Mientras el viento frío de la
medianoche ingresa a la sala a través de la ventana, las llamas en la chimenea van
desapareciendo. Quedan dos troncos oscurecidos, casi en carbón, y lo que antes
era fuego intenso aminora logrando la sutil brasa. Pero esa es toda la luz que
habita en la vieja casona de campo donde he decidido recluirme; silencio y
soledad para leer tirado en mi silla, y recordar con las siluetas portentosas
que salen de vez en cuando de aquel fuego prodigioso.
Hace segundos las sombras
bailaban en los muros del cuarto, y ascendían en danza hipnótica hasta alcanzar
el techo. Ahora, mi figura trazada y desfalleciente se extiende, se torna como
una línea delgada ya sin forma, moviéndose al capricho de las llamas remanentes.
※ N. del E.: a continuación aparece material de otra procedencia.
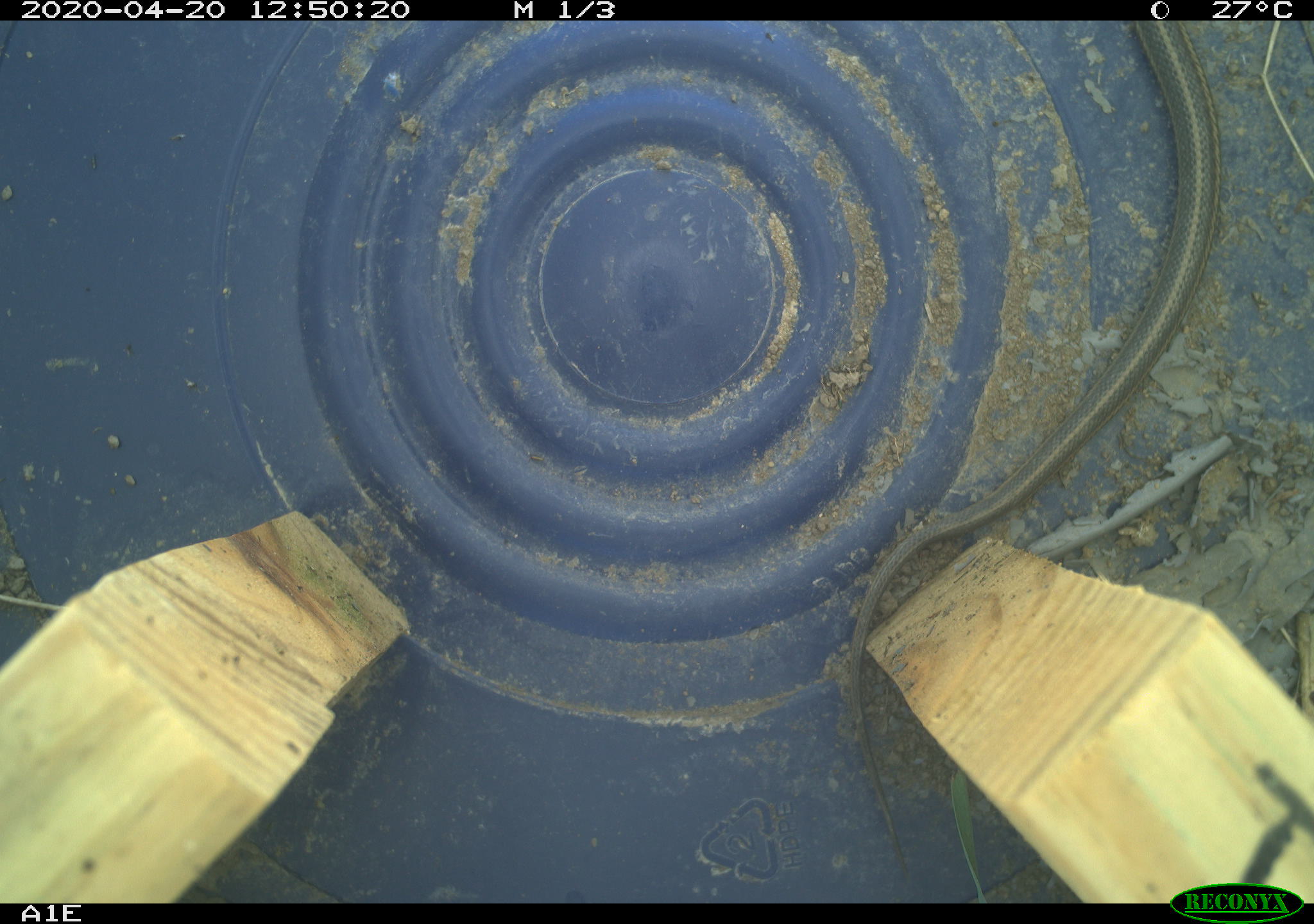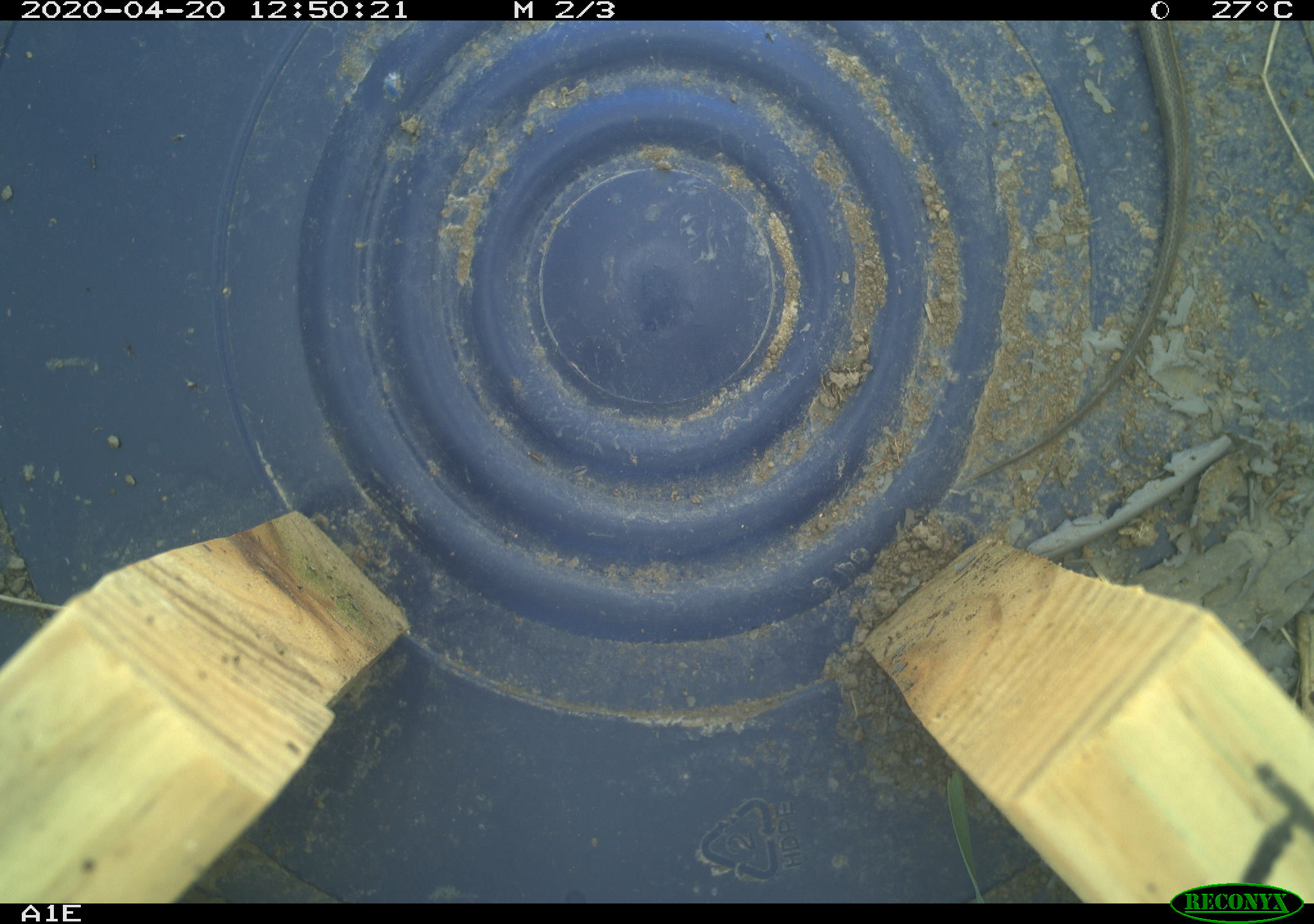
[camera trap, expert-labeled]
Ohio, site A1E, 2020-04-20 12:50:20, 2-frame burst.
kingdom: Animalia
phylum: Chordata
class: Reptilia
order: Squamata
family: Colubridae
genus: Thamnophis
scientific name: Thamnophis sirtalis sirtalis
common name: eastern gartersnake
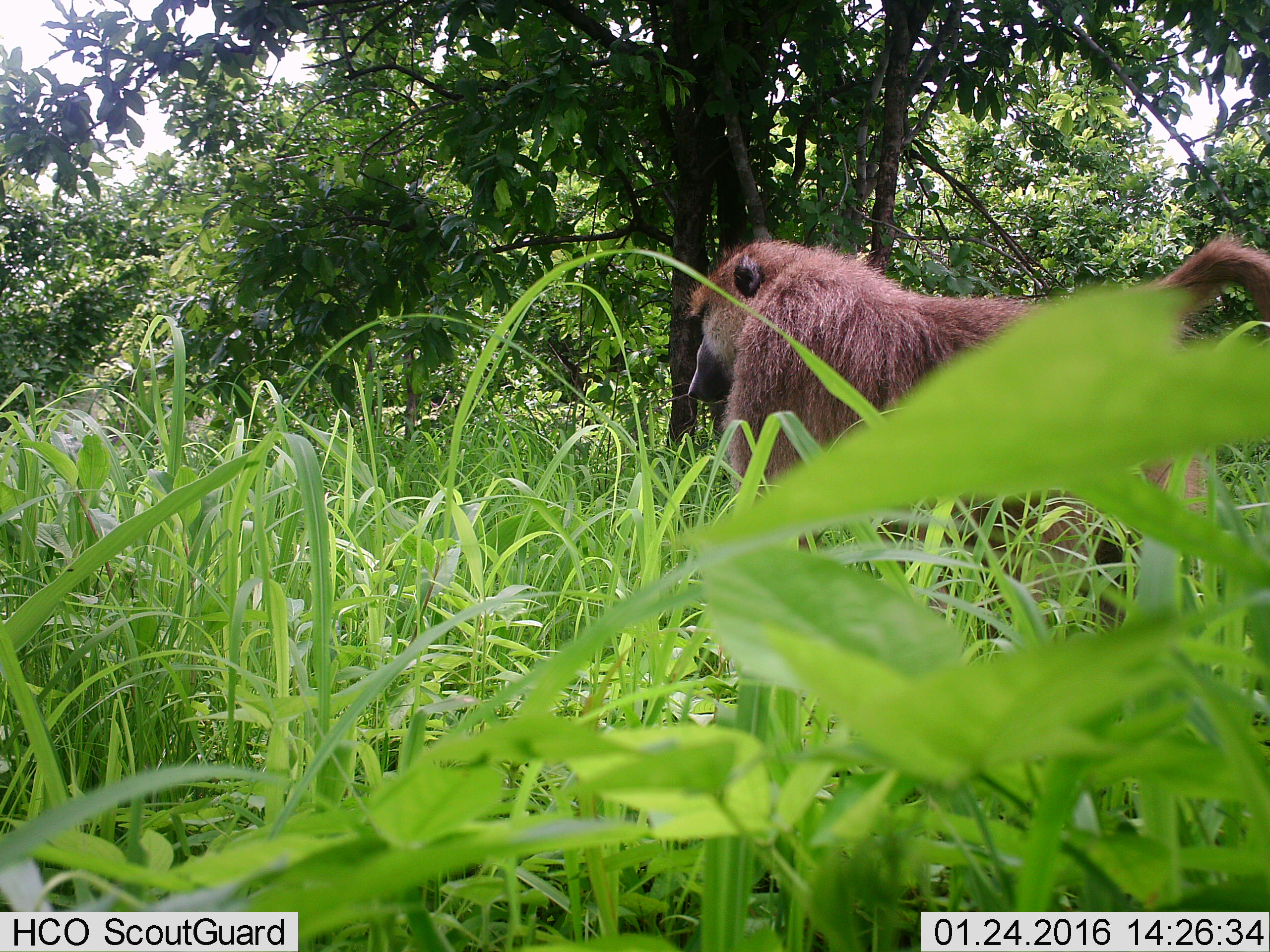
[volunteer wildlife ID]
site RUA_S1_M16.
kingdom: Animalia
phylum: Chordata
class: Mammalia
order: Primates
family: Cercopithecidae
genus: Papio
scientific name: Papio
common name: baboon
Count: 1.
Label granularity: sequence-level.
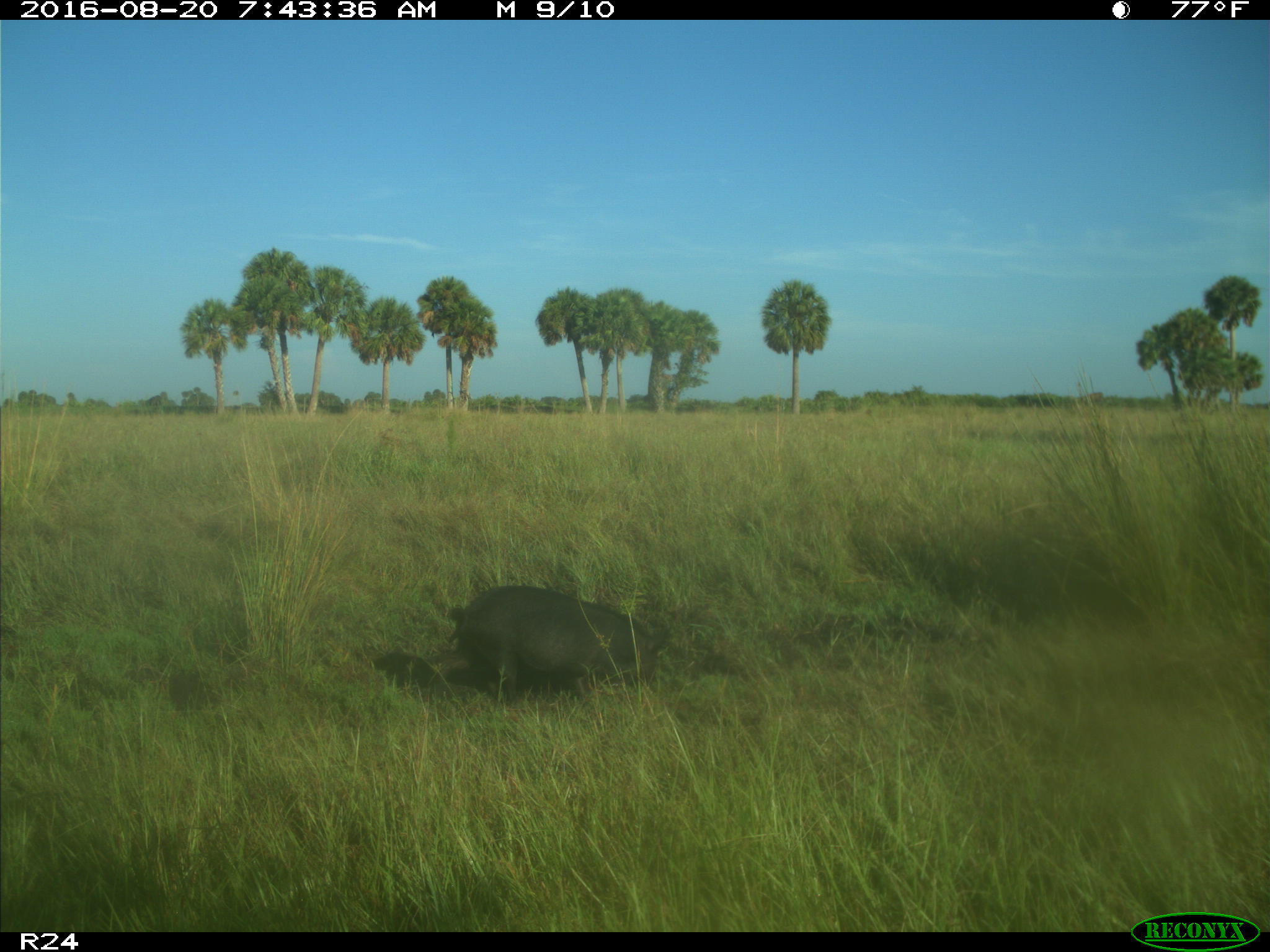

Me incorporo y observo lo que, en el centro de la chimenea, semeja el final de
una historia narrada en matices de rojo, amarillo, negro.
¿Tocan a la puerta? Tocan a la
puerta. Eso escuché, tres golpes secos, la prolongación de cada cual y el
sonido sin ser sonido que les separa. Pero sin intención de abrir me acerco y pongo
mi mano tímida, temblorosa, sobre la madera envejecida. No vuelven a tocar. No
voy a abrir. Nadie aguardará en el corredor. Pero abro.
Luego de conjugar todo el panorama
iluminado por la luz de la luna, y de dar dos pasos instintivos hacia la noche,
hacia el prado, retrocedo y cierro. Esta clase de cosas, según he leído, suceden
cuando, el que llama a la puerta ya está dentro. Con su anuncio de tres golpes
te indica que reposa en la silla de la sala, está en la cocina moviendo los
enseres, en el baño bajando la palanca, en tu comedor y en tu cuarto,
descansando bajo la cama.
El impulso me lleva al patio
trasero a tomar dos troncos del montículo de madera cortada y dispuesta para el
fuego. Subo el interruptor, y al encenderse la bombilla aparecen de la nada
cientos de bichos que empiezan a revoletear a su alrededor. Desciendo por una
escalinata hacia la penumbra, y de repente la puerta se cierra. Me cierran la
puerta. Empujo pero alguien al otro lado ha activado el pasador. Si usted permaneciera
solo en aquel viejo refugio más de diez años, también sentiría un leve
escalofrío escarbando en sus piernas hasta crecer y hacerle trepidar los
hombros.
Corro hacia la entrada principal, me guío por las paredes descascaradas
del exterior de la casona, mis manos dan en la oscuridad con barrotes y
columnas de concreto igual de consumidas, respiro fuerte y descontroladamente.
Está cerrada, y toco tres veces, con ansia en el corazón acelerado que nadie
abra. Y es cuando escucho los leños cayendo sobre las brasas agonizantes de la
chimenea, oigo cuando se sienta en la silla de mi sala, y nadie se acerca a
abrir. Con el frío de la medianoche en el cuerpo camino a pasos cortos hacia la
ventana por donde entra el viento cargado de luna y prado.